Ce rachat n’est pas qu’une actualité économique, ni qu’une modification de l’écosystème numérique : il revêt un caractère politique. La première décision publique annoncée par Elon Musk le démontre : le « blue check » de certification deviendrait payant, intégré à la formule Twitter Blue, avec de nombreux outils pour accroître la visibilité. Ce serait une vraie métamorphose de ce réseau.
Officiellement, il s’agit d’une source de rémunération pour la plateforme — que l’entrepreneur a rachetée pour un montant bien trop élevé. Mais l’un de ses derniers tweets rappelle que ce choix n’est pas neutre : « Le pouvoir au peuple ! Blue pour 8$/mois », écrit-il. La démocratie… moyennant paiement ?
La liberté d’Elon Musk concerne ceux qui en ont les moyens
Elon Musk est souvent présenté dans les médias comme un personnage glamour, fascinant, voire héroïque. Décrit tantôt comme un people pour ses frasques, tantôt comme un entrepreneur de génie pour ses sociétés à succès (SpaceX, Tesla…), l’homme est presque devenu un mythe vivant. Il y a pourtant une réalité économique et politique derrière les paillettes : Elon Musk porte en lui une idéologie — celle du transhumanisme. Volonté d’« amélioration » du corps, crainte des IA et croyance en une Singularité technologique où ces IA nous dépasseraient, quête pour tuer la mort : les transhumanistes ont installé résidence à la Sillicon Valley (littéralement parlant, avec la Singularity University).

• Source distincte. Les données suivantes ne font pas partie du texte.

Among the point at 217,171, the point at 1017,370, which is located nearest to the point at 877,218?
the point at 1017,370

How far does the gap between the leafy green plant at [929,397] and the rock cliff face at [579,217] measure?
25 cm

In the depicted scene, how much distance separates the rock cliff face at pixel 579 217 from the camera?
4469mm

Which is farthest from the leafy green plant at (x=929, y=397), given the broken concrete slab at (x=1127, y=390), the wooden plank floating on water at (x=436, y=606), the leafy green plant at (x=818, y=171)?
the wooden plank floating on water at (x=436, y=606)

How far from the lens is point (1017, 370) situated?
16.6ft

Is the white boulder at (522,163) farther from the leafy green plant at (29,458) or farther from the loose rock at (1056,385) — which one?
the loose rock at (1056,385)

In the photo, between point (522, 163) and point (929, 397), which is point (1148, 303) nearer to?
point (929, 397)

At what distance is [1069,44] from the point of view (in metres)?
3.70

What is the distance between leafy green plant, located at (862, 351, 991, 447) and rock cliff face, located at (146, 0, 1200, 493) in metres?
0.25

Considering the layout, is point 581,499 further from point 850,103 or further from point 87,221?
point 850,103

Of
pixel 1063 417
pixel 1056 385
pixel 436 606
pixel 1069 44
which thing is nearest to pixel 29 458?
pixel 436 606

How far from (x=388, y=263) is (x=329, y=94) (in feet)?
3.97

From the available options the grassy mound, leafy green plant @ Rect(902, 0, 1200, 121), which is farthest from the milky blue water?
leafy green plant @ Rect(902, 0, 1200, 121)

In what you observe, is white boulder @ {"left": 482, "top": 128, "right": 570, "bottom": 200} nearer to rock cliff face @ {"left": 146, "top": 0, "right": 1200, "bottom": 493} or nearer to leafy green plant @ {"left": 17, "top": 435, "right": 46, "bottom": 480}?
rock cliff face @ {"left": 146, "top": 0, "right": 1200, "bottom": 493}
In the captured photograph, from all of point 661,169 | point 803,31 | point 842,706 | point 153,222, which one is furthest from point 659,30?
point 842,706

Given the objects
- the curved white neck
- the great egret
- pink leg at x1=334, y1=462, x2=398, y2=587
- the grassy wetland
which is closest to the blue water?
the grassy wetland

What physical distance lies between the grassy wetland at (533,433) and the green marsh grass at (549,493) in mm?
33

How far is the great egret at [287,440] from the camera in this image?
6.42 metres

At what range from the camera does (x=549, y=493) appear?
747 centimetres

Ce mouvement est parfois perçu, à tort, comme une simple démarche scientifique et technologique. Il s’agit plutôt d’une idéologie posée sur les technosciences — un système d’idées qui utilisent ces outils pour accomplir une vision du monde. Il existe plusieurs transhumanismes, car différentes idéologies y sont associées. Le transhumanisme californien d’Elon Musk repose en grande partie sur la philosophie politique du libertarianisme.

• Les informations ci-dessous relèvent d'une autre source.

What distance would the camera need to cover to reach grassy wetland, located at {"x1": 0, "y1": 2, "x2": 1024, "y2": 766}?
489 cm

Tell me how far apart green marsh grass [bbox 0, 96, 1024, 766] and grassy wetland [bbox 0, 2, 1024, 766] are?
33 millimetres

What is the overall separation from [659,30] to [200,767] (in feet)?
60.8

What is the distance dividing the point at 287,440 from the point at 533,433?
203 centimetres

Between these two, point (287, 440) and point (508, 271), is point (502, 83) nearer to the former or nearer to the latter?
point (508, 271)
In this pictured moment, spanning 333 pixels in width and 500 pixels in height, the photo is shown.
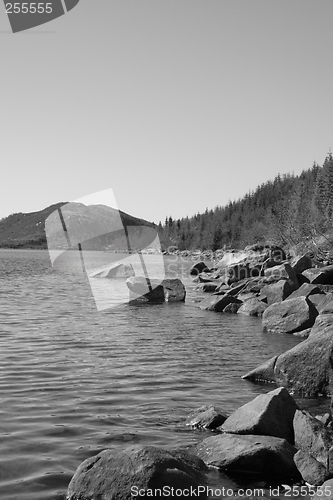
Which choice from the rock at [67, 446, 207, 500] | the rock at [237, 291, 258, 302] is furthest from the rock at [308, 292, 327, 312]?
the rock at [67, 446, 207, 500]

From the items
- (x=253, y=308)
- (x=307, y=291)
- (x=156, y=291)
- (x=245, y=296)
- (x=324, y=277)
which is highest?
(x=156, y=291)

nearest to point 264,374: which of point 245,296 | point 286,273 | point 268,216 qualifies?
point 286,273

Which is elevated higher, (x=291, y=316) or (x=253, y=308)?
(x=291, y=316)

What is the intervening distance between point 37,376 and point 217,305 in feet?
54.6

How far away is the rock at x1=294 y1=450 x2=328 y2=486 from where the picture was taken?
7085 millimetres

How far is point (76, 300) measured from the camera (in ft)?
107

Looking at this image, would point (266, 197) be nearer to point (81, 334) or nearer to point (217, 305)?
point (217, 305)

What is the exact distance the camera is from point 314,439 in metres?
7.71

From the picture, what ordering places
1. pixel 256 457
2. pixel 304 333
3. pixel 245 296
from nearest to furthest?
pixel 256 457 < pixel 304 333 < pixel 245 296

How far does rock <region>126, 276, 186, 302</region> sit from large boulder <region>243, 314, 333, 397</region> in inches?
802

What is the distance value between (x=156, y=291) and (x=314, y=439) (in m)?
25.2

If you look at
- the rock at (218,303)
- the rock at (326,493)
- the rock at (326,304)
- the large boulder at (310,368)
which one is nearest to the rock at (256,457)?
the rock at (326,493)

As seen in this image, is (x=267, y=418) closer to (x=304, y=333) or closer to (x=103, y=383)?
(x=103, y=383)

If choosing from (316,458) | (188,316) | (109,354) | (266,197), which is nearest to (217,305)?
(188,316)
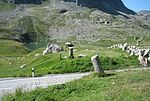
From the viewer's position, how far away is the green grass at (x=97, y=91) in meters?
21.7

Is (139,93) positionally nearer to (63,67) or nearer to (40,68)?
(63,67)

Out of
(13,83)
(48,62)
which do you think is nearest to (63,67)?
(48,62)

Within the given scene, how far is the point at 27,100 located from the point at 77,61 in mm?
21177

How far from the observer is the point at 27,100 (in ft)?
79.0

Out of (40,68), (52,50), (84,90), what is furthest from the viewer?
(52,50)

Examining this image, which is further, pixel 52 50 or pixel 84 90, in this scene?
pixel 52 50

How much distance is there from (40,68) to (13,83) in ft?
41.1

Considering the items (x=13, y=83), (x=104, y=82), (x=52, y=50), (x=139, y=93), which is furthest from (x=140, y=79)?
(x=52, y=50)

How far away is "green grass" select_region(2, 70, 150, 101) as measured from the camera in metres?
21.7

L’idéal, dans cette approche, est un libre marché total, sans la moindre entrave (même étatique). Aux États-Unis, le libertarianisme est majoritairement capitaliste — accumulation individuelle et droit de propriété comme définitions d’une liberté réelle. Ce transhumanisme-là est donc celui d’une liberté individualiste, capitaliste, d’augmentation de sa condition corporelle et sociale, dans un libre marché compétitif. Pour Elon Musk et les autres idéologues du mouvement, les technosciences sont un moyen d’accomplir cette perception du monde.
Son tweet affirmant que le « pouvoir au peuple » s’acquière financièrement n’est donc pas une provocation, ni une blague, ni une erreur de communication : il s’agit tout bonnement de son idéal politique.

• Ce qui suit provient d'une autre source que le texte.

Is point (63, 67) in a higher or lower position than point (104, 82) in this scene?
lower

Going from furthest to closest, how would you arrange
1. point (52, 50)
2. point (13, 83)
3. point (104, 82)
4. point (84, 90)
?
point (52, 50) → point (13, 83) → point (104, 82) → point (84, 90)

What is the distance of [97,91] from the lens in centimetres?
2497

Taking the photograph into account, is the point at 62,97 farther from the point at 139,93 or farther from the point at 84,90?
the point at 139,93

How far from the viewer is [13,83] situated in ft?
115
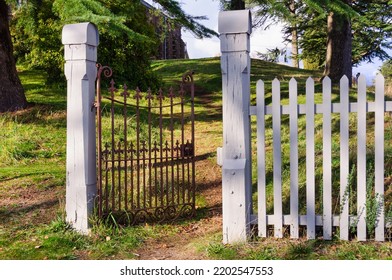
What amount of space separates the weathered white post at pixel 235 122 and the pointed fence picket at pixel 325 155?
0.16m

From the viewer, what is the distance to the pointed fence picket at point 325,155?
4625 mm

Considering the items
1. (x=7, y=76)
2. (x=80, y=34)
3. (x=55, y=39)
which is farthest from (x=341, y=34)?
(x=80, y=34)

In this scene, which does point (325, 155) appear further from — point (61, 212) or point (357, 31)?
point (357, 31)

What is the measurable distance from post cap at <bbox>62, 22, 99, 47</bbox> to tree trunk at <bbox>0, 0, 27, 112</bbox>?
7329 millimetres

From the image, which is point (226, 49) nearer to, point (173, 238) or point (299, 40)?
point (173, 238)

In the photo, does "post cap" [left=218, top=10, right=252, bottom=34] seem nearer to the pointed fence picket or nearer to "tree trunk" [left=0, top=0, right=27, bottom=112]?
the pointed fence picket

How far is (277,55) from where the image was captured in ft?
80.0

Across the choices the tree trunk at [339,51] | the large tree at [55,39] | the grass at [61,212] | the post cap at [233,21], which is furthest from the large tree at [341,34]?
the post cap at [233,21]

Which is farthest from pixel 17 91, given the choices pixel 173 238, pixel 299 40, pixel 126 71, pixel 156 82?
pixel 299 40

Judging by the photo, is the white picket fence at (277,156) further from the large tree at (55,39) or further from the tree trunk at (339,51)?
the tree trunk at (339,51)

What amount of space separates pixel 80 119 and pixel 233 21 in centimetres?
197

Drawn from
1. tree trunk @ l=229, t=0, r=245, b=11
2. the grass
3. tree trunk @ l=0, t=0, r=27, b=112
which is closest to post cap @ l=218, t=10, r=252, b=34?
the grass

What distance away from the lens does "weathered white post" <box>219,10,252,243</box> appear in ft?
15.6

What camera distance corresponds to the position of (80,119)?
17.1 ft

Il serait faux de croire que l’ancien Twitter n’infusait pas déjà un système politique. Mais il est crucial de garder à l’esprit que, dans le cas d’Elon Musk, la très forte médiatisation du rachat par ce personnage si mythique peut facilement brouiller le sens de ses choix. De même pour l’impact sociopolitique qu’ils ont : en l’occurrence, l’influence sur l’un des plus gros réseaux sociaux du monde va devenir monnayable — réservée à celles et ceux qui ont les moyens de payer et un besoin d’influer.
Étant donné la place de Twitter aujourd’hui dans le débat public, en cas d’élections notamment, cette direction peut avoir un impact bien au-delà de l’espace numérique : notre perception de la réalité vendue au plus offrant ?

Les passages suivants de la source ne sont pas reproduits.